I have this fat Chinese female that I had given up hope in finding a mate for. Then I see Mantis Whisper, Andrea, keeps Chinese and we arrange a trade, her male Chinese for one of my Texas Unicorns. Less than a week later, states apart - two bugs, two hearts and some other body parts.


----------



## hibiscusmile (Oct 17, 2007)

OH My!


----------



## Mantis_Whisper (Oct 17, 2007)

He looks so happy! And it looks like he found a friend.  I hope all goes well with the mating.

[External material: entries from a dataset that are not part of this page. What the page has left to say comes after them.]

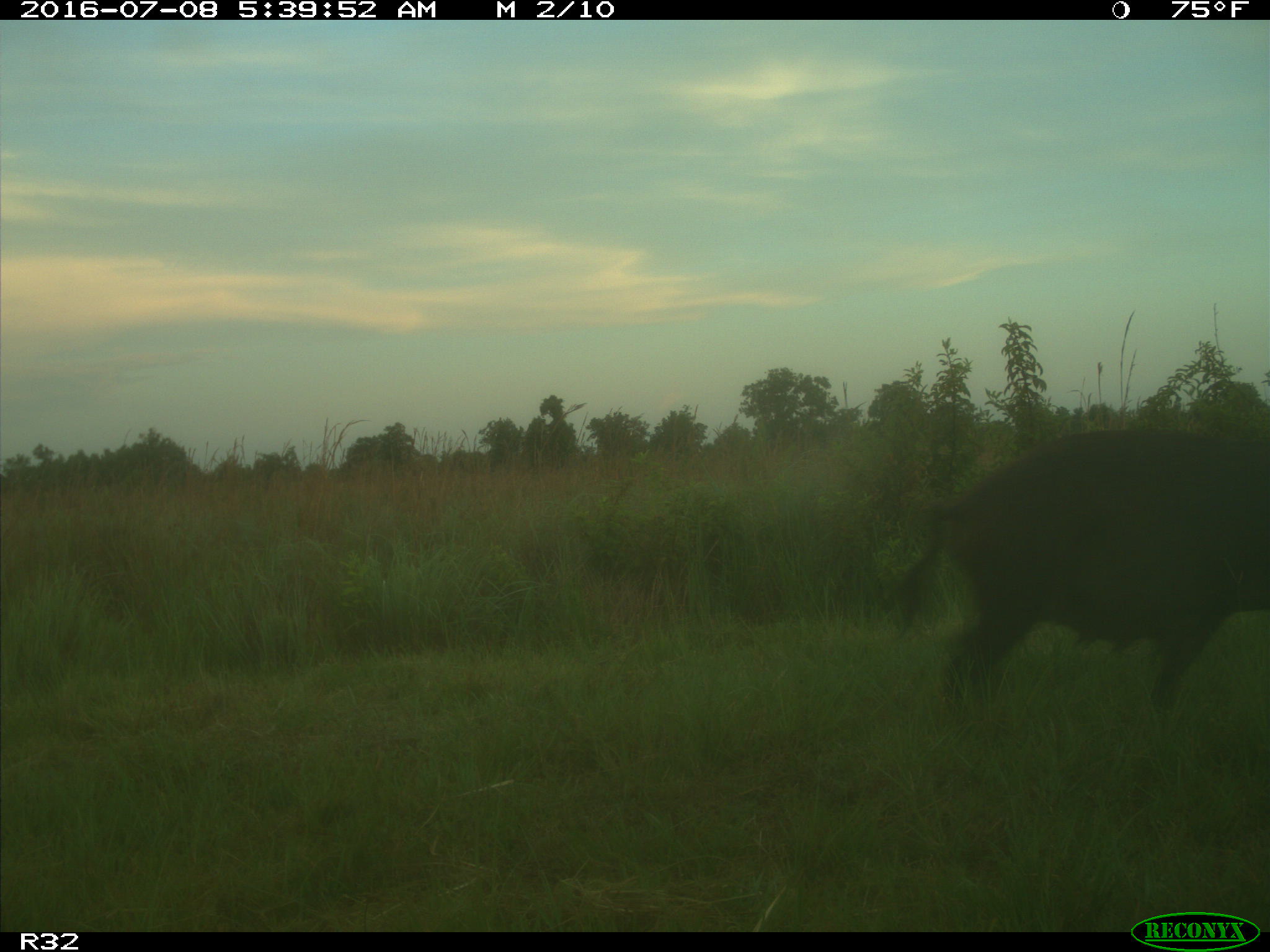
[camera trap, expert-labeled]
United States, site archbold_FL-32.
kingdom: Animalia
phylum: Chordata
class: Mammalia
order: Artiodactyla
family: Suidae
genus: Sus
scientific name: Sus scrofa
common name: wild boar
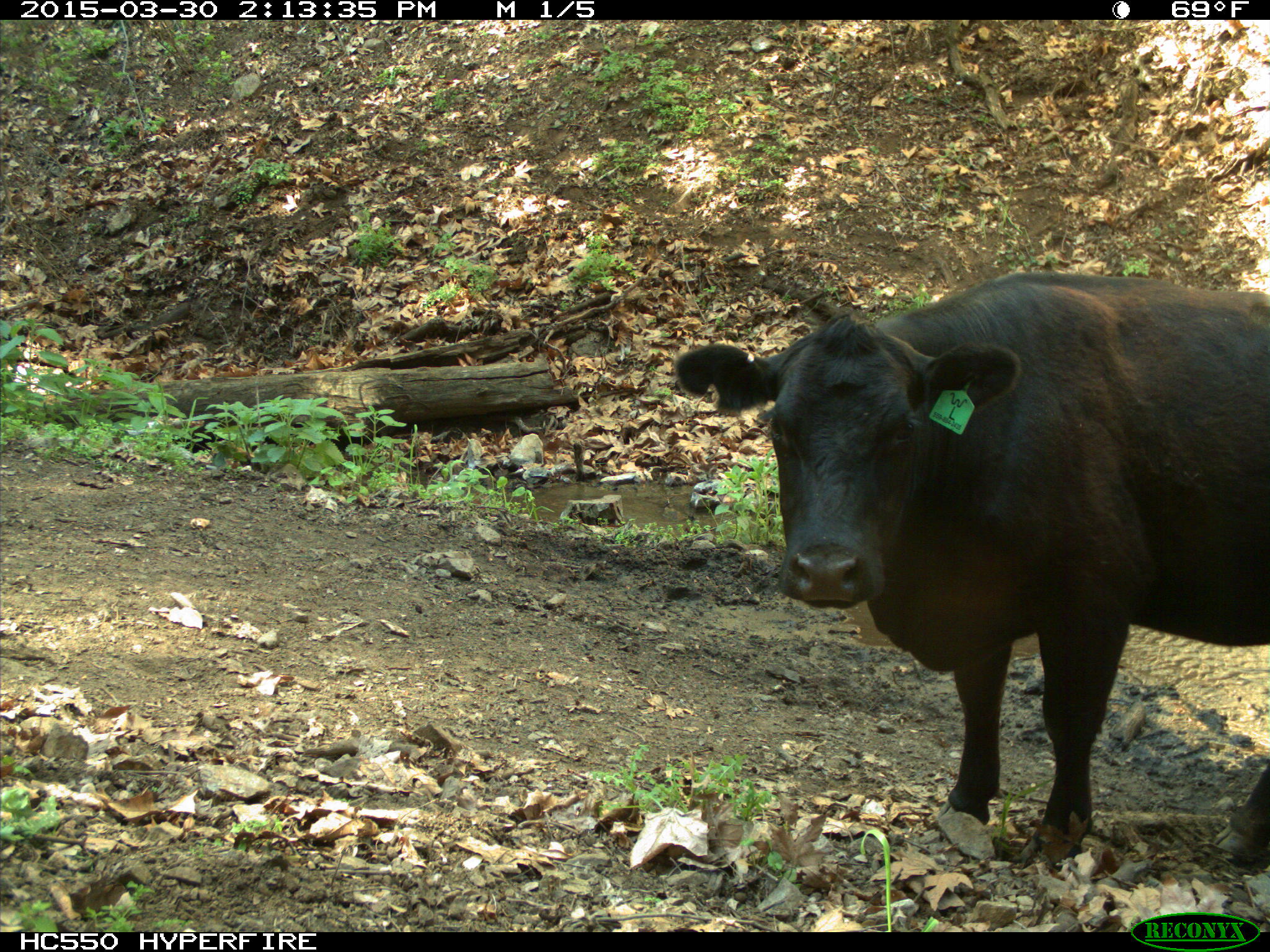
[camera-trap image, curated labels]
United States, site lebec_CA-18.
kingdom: Animalia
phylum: Chordata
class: Mammalia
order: Artiodactyla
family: Bovidae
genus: Bos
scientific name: Bos taurus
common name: domestic cow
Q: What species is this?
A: Bos taurus (domestic cow).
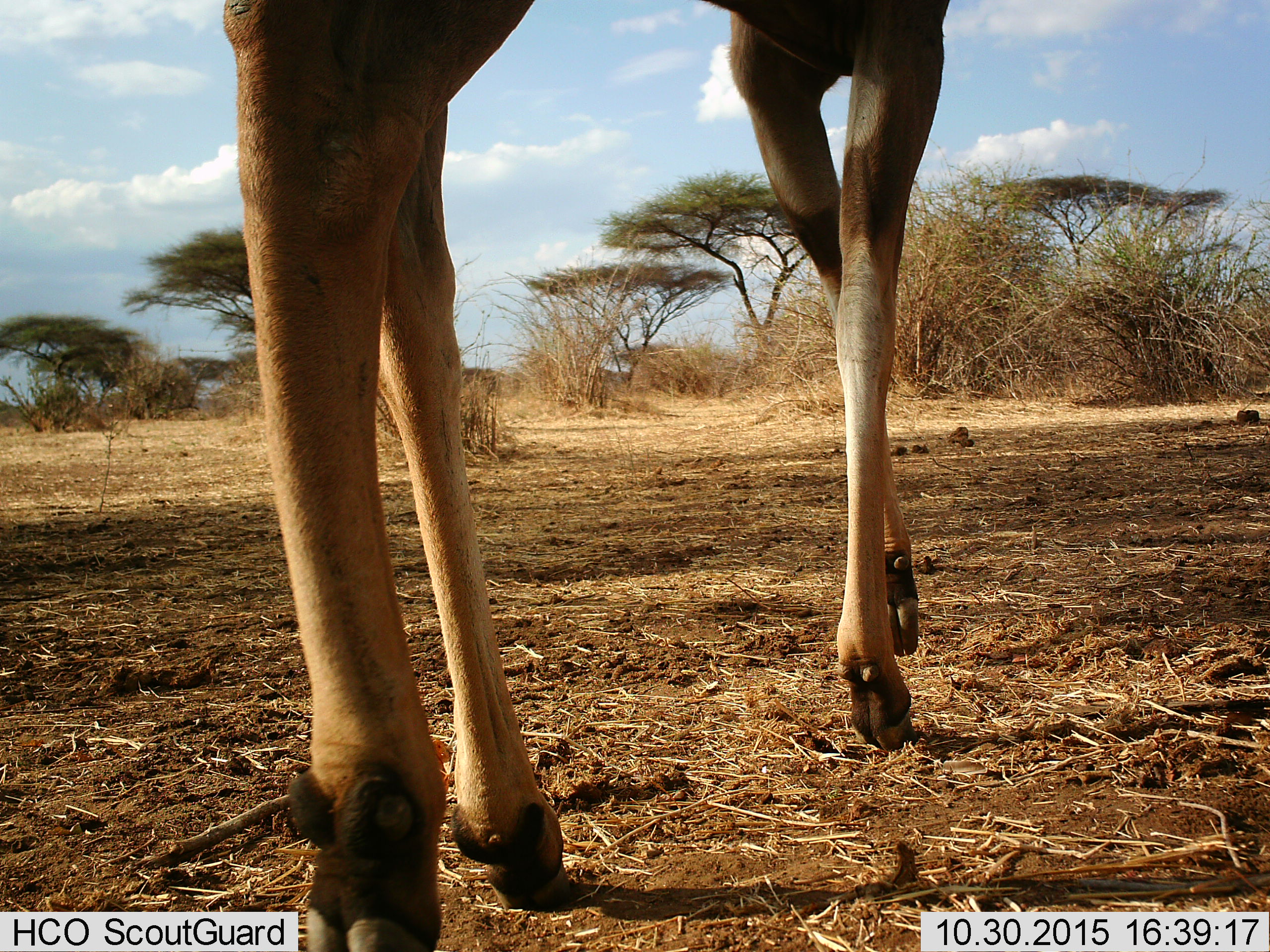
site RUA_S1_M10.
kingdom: Animalia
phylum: Chordata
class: Mammalia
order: Artiodactyla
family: Bovidae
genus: Aepyceros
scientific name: Aepyceros melampus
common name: impala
Impala (Aepyceros melampus), count 1. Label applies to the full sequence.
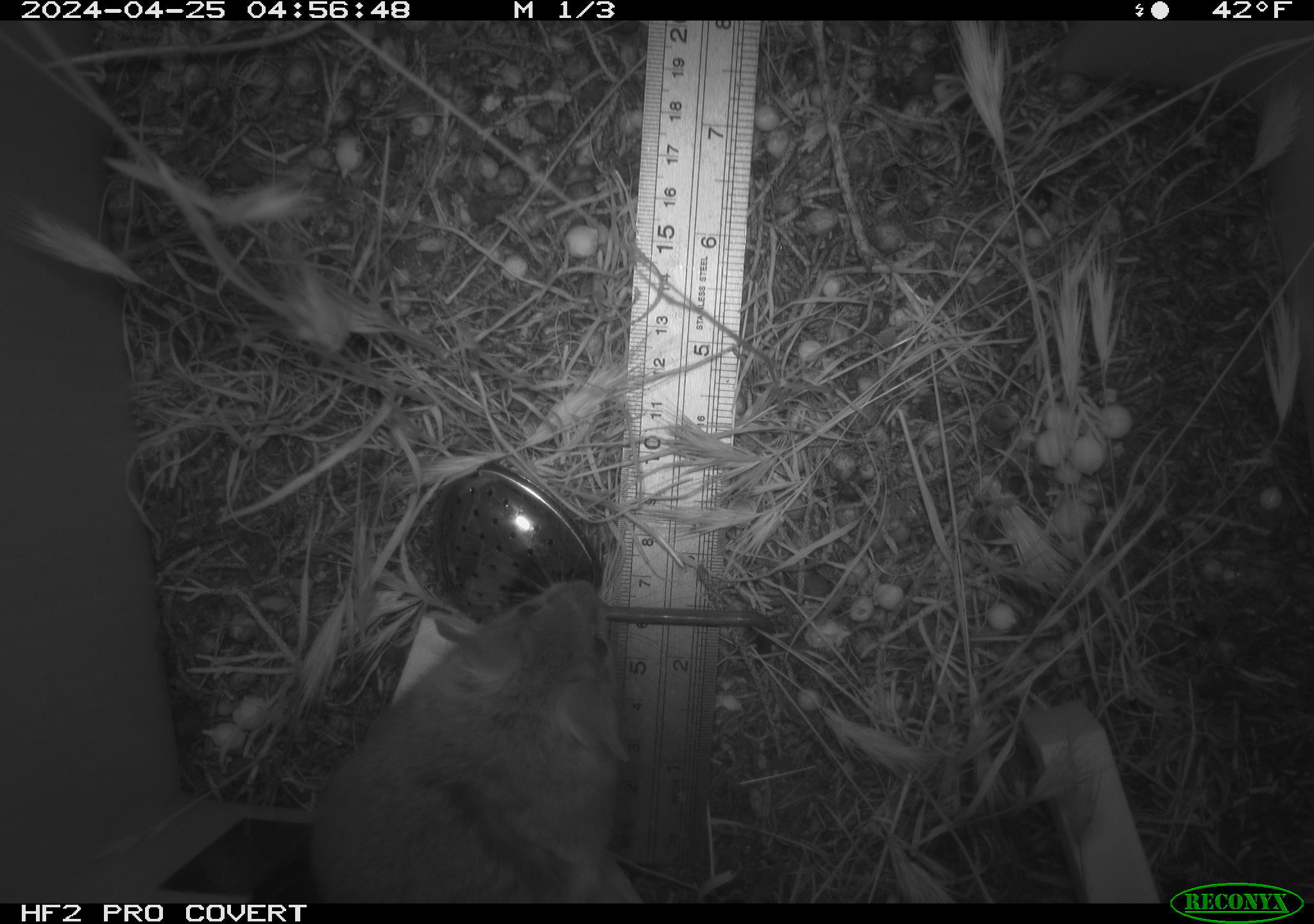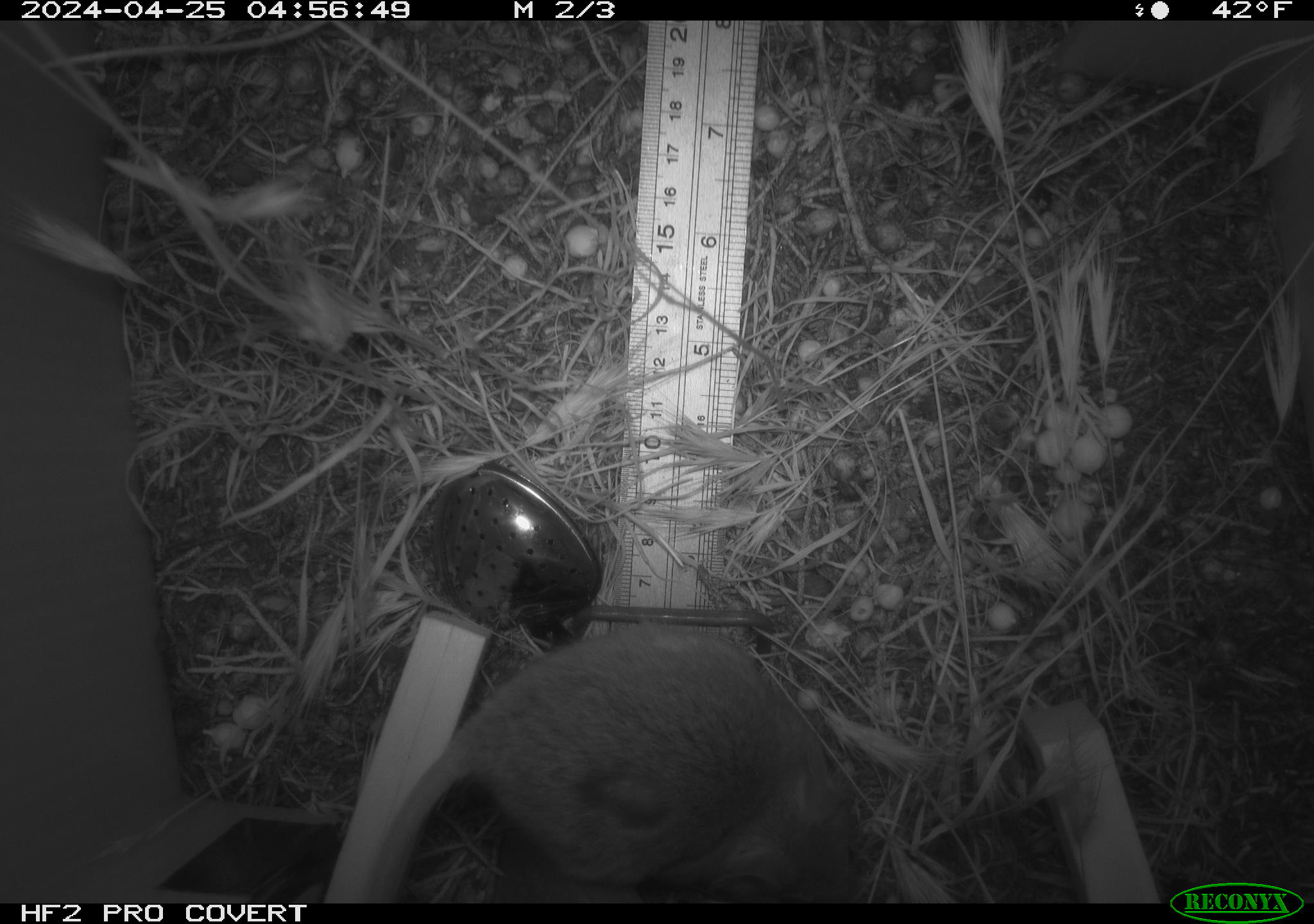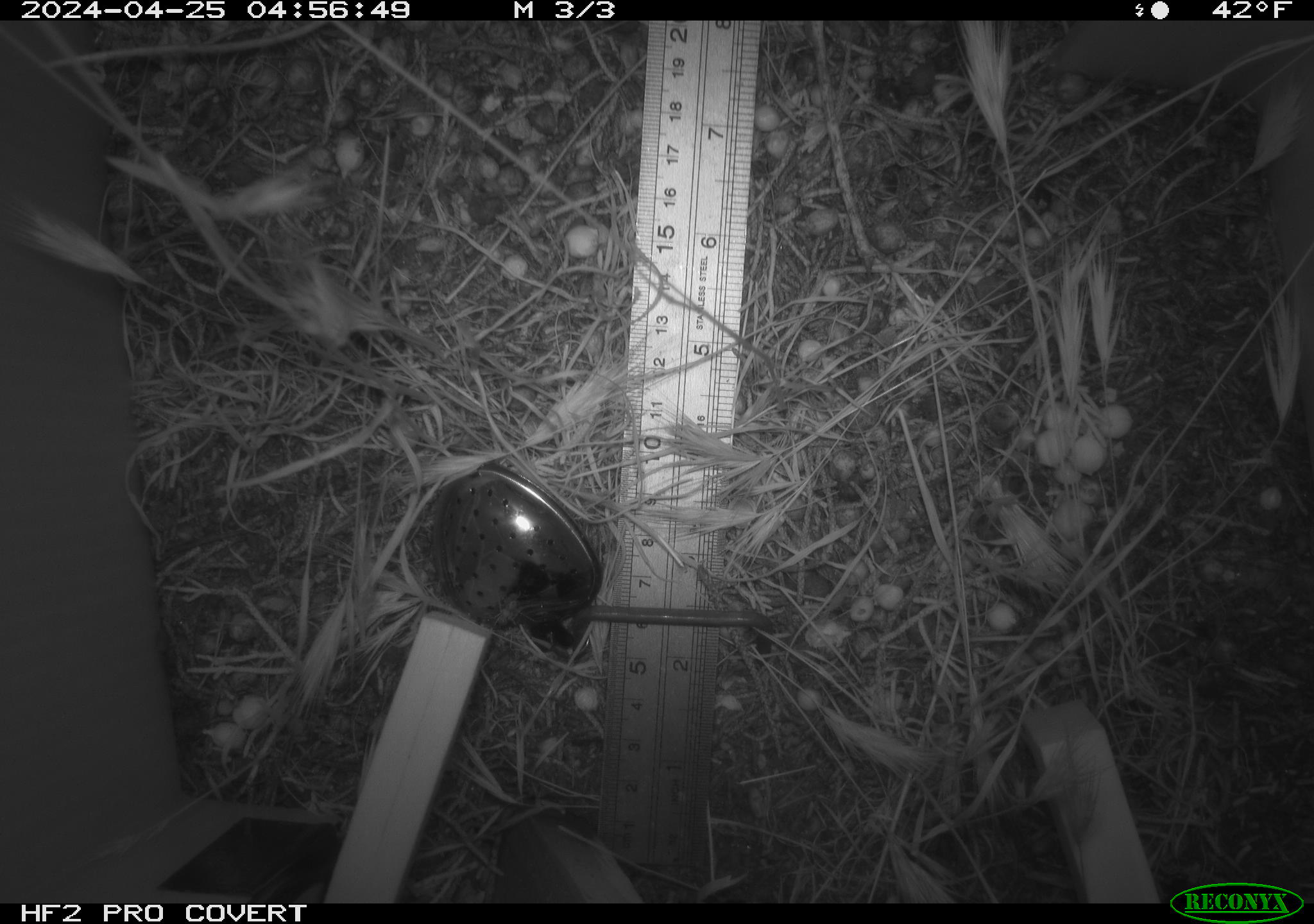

Wow is she green(and huge!), my female was mostly brown. We really should mix some of ours and get a good bloodline running(when she starts laying).


----------



## Precious (Oct 17, 2007)

Mantis_Whisper said:


> He looks so happy! And it looks like he found a friend.  I hope all goes well with the mating. Wow is she green(and huge!), my female was mostly brown. We really should mix some of ours and get a good bloodline running(when she starts laying).


I think it's cool that they're both "wild caught" and from different states, I hope we get lots of oothecae!


----------



## asdsdf (Oct 17, 2007)

Precious said:


> I think it's cool that they're both "wild caught" and from different states, I hope we get lots of oothecae!


Yes, good luck! Also, congrats on all of the new mantises!!! How are your unicorns?


----------



## Precious (Oct 17, 2007)

asdsdf said:


> Yes, good luck! Also, congrats on all of the new mantises!!! How are your unicorns?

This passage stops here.